Search through the entries for the word "plague" and copy every line that has it.

Recorded information:
--------------------

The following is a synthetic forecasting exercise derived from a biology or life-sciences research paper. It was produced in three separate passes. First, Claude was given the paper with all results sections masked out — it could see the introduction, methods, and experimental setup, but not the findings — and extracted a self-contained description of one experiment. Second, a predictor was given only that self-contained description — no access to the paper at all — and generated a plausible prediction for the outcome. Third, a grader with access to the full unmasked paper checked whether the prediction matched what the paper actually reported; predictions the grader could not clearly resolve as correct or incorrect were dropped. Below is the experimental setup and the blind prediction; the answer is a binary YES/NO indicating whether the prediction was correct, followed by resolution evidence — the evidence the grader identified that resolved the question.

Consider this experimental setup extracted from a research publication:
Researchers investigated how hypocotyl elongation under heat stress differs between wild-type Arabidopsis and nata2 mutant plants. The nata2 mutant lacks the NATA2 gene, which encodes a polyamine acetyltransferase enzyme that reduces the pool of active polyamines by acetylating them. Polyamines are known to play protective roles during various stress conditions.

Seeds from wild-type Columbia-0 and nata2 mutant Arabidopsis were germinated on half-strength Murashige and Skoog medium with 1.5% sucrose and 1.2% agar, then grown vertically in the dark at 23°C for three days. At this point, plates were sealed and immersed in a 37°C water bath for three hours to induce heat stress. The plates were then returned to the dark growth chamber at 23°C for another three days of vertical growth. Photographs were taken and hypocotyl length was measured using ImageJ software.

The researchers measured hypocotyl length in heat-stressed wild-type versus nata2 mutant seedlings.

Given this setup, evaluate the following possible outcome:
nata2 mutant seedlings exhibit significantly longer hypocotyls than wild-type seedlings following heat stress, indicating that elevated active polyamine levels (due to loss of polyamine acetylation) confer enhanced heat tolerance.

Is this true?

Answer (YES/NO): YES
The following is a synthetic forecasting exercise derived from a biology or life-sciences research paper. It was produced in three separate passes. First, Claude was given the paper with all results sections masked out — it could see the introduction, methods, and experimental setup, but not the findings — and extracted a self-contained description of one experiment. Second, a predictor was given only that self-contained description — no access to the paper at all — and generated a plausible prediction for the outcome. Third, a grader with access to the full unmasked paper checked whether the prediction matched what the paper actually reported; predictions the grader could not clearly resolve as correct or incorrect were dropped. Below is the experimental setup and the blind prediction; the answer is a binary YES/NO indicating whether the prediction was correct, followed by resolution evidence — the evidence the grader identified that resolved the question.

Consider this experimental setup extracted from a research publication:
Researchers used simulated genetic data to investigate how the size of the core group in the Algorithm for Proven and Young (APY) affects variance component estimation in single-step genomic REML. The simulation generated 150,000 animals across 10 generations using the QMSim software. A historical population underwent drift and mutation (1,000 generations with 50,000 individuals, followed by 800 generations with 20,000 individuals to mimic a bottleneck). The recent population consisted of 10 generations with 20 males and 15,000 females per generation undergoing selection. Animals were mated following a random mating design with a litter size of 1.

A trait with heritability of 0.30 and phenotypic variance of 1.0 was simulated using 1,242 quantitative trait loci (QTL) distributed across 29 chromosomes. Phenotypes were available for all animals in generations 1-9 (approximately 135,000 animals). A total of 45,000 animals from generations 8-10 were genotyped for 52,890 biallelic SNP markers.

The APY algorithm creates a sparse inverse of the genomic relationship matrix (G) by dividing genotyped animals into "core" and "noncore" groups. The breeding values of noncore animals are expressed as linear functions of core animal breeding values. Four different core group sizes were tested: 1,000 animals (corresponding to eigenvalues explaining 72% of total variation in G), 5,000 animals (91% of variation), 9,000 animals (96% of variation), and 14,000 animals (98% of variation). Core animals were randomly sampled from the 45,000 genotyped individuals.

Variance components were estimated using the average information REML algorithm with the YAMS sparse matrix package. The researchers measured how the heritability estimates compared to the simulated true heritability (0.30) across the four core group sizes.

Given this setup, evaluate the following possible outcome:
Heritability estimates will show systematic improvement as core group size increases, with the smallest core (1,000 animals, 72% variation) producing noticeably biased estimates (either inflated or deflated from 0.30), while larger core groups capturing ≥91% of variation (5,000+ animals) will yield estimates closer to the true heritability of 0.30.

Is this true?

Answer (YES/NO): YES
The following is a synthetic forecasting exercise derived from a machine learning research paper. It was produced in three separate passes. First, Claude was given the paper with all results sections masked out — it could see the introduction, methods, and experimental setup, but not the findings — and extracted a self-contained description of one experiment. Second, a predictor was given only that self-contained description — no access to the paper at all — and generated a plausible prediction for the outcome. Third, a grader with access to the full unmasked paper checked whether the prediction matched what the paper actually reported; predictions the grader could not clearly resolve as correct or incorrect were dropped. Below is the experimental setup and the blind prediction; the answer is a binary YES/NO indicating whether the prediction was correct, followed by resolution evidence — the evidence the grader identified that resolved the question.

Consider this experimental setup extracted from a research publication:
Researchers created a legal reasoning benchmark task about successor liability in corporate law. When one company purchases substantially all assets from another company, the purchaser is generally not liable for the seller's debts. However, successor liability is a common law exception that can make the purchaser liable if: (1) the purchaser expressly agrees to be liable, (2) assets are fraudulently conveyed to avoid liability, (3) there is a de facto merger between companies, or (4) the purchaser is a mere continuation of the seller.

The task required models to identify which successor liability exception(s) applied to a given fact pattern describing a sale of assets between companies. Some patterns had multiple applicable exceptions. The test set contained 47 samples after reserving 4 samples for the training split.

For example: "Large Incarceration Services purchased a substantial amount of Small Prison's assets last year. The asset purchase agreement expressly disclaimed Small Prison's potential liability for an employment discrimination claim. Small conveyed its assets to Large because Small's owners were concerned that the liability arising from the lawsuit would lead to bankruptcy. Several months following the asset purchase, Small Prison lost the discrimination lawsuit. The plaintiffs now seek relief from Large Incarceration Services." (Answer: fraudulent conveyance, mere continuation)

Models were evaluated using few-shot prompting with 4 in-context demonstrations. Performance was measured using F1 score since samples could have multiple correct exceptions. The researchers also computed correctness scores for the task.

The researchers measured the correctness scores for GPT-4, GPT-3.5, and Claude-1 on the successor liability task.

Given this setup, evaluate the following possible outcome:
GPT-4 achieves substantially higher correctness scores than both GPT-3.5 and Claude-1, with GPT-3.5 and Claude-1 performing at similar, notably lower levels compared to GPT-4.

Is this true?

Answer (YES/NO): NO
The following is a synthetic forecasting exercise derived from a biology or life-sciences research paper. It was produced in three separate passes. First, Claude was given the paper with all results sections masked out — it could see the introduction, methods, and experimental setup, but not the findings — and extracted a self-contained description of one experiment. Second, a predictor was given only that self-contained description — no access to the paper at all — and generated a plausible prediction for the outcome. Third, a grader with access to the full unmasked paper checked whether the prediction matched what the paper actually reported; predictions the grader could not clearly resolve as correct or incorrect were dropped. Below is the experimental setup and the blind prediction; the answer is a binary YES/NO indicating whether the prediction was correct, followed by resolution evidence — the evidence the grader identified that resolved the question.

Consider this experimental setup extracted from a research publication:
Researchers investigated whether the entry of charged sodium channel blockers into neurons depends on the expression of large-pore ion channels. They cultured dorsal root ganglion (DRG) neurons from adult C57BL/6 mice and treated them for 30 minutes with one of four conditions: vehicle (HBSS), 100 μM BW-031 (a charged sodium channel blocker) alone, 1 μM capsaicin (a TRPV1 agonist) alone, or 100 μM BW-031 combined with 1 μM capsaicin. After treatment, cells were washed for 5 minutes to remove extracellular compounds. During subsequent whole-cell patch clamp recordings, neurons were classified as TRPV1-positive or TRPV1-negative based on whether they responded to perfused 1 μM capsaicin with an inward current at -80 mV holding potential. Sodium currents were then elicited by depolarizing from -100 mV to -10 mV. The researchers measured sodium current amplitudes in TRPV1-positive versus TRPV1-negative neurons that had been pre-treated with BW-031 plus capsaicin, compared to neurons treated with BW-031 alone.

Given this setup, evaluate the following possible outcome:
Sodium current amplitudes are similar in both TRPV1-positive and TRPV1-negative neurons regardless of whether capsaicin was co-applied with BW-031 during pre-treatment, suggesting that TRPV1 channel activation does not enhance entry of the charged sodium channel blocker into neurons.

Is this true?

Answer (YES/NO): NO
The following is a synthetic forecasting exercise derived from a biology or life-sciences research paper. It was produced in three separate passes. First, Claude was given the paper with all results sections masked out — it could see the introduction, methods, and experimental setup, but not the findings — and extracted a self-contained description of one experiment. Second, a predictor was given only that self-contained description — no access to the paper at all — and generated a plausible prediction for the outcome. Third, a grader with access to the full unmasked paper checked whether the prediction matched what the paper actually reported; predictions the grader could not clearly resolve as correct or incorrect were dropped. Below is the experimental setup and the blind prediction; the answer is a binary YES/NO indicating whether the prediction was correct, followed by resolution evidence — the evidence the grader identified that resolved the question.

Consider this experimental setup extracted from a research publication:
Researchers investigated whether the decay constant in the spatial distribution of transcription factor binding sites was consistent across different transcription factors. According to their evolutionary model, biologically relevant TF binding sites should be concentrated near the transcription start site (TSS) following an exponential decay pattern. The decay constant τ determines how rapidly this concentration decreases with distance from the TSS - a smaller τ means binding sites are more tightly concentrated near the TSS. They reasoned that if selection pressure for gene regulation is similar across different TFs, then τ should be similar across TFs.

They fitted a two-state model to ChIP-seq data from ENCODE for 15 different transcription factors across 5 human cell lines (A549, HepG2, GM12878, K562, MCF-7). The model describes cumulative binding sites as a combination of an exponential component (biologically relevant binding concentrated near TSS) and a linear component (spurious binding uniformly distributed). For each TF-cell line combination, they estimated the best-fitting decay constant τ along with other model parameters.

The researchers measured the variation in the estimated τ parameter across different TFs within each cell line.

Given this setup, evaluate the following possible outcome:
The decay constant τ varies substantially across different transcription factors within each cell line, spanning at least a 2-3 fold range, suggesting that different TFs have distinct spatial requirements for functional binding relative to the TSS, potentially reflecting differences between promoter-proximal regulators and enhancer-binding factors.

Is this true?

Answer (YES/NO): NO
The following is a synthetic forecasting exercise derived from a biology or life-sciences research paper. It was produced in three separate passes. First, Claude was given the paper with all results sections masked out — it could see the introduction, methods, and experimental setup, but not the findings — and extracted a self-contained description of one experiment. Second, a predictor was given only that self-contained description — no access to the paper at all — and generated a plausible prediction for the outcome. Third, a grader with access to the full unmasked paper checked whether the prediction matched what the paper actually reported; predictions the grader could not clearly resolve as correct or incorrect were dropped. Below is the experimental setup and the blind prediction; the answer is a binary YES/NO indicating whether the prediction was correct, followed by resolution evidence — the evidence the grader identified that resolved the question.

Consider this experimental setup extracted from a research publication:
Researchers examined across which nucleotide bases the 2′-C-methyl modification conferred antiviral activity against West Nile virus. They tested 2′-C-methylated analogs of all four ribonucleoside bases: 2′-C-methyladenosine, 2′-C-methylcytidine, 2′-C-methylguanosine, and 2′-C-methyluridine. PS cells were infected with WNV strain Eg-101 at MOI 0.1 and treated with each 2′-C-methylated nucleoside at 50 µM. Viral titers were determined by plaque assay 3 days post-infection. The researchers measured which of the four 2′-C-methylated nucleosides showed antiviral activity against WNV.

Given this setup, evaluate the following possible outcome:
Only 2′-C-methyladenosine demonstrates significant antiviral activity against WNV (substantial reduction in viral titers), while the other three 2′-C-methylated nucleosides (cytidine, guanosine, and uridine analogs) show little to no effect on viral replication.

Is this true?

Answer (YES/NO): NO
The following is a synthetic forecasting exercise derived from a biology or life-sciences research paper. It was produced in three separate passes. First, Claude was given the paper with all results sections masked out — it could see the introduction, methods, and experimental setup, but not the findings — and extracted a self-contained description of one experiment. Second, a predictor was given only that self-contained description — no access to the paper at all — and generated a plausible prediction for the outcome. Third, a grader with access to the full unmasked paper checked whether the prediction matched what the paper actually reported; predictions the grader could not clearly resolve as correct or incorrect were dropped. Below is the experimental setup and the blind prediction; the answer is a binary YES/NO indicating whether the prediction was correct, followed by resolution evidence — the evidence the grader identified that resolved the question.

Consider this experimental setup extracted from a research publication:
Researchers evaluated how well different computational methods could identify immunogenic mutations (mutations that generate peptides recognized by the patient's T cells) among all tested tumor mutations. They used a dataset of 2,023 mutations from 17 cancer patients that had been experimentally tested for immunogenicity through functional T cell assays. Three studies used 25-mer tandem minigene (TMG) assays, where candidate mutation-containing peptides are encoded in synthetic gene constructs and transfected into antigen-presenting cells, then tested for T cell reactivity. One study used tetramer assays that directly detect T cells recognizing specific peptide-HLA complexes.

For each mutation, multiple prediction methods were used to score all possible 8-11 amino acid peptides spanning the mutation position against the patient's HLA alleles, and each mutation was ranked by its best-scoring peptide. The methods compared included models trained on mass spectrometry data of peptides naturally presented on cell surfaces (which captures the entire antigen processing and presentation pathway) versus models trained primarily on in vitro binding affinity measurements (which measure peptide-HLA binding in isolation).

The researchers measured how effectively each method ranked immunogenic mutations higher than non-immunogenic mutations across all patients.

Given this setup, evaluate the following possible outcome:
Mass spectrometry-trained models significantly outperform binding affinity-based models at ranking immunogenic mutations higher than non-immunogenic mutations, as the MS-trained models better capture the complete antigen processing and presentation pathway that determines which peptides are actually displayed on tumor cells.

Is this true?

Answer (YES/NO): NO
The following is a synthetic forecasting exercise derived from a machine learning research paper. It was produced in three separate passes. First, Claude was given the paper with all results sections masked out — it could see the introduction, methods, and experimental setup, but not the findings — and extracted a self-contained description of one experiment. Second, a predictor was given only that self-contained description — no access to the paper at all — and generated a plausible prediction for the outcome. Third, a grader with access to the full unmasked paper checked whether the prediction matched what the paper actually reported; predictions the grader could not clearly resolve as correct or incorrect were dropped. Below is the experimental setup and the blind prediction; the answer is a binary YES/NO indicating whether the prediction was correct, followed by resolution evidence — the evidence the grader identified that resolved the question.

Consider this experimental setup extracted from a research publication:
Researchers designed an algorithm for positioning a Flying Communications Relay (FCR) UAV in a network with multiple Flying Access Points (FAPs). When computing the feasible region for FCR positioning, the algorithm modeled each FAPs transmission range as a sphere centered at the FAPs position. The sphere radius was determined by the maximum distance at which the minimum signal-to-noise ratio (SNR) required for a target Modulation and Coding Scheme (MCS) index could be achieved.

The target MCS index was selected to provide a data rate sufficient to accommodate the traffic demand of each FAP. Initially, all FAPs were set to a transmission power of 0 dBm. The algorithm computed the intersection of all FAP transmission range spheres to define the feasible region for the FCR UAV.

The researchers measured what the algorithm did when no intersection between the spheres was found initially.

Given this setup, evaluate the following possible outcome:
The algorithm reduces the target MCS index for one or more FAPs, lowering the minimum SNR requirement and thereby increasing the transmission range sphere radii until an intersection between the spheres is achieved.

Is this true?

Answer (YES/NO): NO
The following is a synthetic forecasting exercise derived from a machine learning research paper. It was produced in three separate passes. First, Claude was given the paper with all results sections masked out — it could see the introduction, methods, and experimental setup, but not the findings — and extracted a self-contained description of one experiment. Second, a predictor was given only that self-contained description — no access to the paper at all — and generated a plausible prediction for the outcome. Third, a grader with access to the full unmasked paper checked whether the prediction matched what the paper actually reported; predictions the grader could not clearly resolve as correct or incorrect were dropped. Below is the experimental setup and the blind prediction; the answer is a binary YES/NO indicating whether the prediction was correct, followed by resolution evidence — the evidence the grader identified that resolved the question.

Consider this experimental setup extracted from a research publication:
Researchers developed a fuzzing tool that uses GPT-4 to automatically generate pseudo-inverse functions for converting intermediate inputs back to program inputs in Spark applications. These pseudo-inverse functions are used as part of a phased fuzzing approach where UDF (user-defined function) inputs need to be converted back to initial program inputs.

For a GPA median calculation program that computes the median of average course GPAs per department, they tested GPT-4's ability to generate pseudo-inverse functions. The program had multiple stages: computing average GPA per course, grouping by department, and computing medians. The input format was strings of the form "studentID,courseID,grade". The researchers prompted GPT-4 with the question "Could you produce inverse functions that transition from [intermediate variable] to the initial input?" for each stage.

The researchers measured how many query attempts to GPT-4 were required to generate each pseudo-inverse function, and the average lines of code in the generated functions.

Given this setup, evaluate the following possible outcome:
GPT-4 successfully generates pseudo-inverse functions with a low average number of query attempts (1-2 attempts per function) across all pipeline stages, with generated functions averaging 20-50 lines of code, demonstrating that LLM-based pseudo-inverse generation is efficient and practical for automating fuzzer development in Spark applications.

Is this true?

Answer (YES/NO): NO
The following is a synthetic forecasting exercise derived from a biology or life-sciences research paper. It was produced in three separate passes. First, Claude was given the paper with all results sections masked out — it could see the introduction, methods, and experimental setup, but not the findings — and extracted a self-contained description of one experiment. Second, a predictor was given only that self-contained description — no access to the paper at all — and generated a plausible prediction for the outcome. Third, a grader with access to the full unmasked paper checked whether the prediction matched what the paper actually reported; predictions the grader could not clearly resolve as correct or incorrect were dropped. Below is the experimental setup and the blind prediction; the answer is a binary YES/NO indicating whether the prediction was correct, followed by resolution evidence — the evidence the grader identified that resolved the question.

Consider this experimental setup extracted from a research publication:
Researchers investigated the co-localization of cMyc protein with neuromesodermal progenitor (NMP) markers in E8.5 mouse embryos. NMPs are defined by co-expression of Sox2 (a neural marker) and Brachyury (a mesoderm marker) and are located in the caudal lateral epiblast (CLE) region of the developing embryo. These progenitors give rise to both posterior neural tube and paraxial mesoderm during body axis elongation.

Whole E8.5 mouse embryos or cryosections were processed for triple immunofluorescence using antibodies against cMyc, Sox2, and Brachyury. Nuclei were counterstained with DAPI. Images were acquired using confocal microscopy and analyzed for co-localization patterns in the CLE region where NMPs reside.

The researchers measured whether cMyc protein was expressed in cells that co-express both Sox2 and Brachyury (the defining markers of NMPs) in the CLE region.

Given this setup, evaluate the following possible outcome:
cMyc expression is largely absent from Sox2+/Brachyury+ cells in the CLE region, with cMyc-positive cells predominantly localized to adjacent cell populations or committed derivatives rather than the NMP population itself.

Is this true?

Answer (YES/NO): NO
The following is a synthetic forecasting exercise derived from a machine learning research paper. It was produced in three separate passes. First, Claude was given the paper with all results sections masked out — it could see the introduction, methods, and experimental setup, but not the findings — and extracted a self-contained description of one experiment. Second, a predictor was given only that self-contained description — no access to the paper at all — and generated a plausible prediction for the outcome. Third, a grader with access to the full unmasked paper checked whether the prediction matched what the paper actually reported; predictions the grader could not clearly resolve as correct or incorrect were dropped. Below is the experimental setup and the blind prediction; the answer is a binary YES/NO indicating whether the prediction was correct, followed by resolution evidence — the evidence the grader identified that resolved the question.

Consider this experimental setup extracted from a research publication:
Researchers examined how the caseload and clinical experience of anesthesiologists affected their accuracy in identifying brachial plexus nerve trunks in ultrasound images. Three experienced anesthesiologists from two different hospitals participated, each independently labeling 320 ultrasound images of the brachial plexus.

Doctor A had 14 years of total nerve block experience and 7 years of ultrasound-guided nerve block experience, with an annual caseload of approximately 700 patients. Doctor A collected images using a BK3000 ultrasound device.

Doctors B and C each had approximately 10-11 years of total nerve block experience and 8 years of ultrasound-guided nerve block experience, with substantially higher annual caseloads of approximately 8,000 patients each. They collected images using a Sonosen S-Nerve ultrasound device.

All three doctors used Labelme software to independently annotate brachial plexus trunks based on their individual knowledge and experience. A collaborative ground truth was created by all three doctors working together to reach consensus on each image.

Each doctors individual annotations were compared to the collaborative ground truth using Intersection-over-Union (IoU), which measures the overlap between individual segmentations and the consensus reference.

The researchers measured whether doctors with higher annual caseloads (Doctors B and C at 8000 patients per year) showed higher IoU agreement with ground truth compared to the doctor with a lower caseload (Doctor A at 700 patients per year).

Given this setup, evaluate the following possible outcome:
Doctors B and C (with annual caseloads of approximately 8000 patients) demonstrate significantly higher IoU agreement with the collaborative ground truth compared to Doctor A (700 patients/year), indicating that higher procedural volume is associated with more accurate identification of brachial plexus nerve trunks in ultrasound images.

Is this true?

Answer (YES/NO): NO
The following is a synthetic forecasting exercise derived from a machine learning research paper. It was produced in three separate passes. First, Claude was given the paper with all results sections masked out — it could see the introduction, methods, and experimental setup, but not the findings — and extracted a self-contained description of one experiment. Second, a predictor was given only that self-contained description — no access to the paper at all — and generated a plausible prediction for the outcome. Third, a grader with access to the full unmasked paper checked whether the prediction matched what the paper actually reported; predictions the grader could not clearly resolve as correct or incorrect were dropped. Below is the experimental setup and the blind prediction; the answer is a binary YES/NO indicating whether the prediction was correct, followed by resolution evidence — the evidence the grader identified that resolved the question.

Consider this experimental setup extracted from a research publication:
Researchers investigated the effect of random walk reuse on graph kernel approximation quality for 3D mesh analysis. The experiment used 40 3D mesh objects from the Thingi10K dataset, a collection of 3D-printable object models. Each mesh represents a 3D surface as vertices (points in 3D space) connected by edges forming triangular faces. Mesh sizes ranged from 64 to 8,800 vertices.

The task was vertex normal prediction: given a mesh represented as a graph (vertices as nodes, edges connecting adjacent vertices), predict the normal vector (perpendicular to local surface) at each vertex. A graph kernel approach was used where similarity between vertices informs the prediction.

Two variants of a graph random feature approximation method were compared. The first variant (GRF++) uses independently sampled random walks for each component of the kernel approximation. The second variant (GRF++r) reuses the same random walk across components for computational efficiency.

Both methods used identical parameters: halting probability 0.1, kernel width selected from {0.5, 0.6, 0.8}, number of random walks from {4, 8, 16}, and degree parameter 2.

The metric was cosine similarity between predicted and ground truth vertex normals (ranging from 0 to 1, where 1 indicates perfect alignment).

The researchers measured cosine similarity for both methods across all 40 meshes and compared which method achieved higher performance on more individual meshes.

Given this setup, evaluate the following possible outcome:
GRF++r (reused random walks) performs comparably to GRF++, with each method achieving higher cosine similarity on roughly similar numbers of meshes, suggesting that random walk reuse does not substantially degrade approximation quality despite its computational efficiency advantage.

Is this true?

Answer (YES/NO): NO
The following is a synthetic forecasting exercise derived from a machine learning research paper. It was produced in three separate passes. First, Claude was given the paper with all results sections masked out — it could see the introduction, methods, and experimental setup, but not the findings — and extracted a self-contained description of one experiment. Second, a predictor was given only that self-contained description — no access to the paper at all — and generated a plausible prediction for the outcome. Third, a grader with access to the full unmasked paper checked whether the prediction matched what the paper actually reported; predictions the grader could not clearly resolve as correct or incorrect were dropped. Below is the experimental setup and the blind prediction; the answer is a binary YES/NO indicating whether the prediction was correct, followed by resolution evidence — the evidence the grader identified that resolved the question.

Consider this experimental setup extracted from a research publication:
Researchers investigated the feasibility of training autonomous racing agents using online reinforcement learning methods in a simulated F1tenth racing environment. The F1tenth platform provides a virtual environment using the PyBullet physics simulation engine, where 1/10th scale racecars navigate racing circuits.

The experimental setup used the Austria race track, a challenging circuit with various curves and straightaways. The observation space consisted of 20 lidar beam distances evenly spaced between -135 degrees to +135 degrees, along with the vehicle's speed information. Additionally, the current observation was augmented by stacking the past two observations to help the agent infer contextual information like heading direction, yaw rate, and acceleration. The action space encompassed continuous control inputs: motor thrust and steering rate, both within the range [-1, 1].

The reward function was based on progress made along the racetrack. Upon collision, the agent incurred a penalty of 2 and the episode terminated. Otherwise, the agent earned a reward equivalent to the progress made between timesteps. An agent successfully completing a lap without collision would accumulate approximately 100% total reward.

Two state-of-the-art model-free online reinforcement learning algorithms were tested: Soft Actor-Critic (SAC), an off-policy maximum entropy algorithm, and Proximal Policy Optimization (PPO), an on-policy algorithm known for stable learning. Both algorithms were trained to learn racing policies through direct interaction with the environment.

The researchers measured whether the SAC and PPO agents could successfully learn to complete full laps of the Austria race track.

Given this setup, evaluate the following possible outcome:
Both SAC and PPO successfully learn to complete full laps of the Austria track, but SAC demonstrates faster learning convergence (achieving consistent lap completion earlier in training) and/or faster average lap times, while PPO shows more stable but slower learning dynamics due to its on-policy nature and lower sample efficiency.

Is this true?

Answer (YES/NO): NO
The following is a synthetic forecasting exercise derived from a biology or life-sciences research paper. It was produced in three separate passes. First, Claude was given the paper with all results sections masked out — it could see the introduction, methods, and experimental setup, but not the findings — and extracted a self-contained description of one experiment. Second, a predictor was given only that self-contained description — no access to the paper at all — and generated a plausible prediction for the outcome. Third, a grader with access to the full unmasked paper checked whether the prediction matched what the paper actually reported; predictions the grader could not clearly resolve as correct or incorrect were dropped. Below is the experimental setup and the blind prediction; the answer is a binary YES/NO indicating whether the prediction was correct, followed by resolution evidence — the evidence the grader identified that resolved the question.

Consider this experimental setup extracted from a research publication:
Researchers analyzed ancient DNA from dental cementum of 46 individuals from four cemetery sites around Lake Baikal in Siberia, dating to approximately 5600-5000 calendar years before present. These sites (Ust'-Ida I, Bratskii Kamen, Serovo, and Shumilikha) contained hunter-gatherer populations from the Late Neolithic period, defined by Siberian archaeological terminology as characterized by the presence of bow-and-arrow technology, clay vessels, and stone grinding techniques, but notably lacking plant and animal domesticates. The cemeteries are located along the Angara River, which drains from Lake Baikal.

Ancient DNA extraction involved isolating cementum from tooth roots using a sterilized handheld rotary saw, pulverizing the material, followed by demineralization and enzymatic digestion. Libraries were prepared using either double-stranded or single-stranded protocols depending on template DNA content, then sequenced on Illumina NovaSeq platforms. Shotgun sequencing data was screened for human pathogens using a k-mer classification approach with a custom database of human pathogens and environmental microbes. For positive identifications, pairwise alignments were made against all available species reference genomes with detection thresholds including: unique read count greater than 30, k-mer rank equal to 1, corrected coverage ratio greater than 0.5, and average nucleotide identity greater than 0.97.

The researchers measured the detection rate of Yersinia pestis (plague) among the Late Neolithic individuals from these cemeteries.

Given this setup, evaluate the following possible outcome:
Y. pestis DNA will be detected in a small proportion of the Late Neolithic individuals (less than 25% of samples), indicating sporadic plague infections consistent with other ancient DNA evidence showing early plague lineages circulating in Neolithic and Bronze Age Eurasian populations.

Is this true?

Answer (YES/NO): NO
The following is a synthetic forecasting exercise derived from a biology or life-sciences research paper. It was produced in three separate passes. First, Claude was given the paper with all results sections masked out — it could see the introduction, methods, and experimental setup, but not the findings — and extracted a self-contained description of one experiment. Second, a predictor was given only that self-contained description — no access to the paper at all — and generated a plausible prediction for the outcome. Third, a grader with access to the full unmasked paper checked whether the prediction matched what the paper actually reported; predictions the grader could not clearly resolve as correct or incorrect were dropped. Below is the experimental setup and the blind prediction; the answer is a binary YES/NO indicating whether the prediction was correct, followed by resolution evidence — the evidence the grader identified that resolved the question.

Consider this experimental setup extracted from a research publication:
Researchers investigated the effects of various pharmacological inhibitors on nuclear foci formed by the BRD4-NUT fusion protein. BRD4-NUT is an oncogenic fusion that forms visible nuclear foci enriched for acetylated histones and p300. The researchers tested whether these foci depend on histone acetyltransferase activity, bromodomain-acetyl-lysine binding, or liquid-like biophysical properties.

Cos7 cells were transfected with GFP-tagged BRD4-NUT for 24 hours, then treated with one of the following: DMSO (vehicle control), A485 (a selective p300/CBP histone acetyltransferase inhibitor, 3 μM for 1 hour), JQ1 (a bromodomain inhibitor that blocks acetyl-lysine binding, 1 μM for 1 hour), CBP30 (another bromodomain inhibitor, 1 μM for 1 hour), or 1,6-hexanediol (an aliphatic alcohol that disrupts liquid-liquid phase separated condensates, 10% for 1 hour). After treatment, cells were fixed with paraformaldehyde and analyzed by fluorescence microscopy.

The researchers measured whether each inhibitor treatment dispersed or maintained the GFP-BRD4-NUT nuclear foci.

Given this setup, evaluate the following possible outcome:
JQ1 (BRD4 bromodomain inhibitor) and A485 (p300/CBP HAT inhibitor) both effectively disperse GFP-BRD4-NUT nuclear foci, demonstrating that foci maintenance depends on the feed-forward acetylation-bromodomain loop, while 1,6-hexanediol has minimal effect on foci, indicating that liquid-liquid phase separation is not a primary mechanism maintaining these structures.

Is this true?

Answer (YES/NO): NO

--------------------

Task answer:
The researchers measured the detection rate of Yersinia pestis (plague) among the Late Neolithic individuals from these cemeteries.
Y. pestis DNA will be detected in a small proportion of the Late Neolithic individuals (less than 25% of samples), indicating sporadic plague infections consistent with other ancient DNA evidence showing early plague lineages circulating in Neolithic and Bronze Age Eurasian populations.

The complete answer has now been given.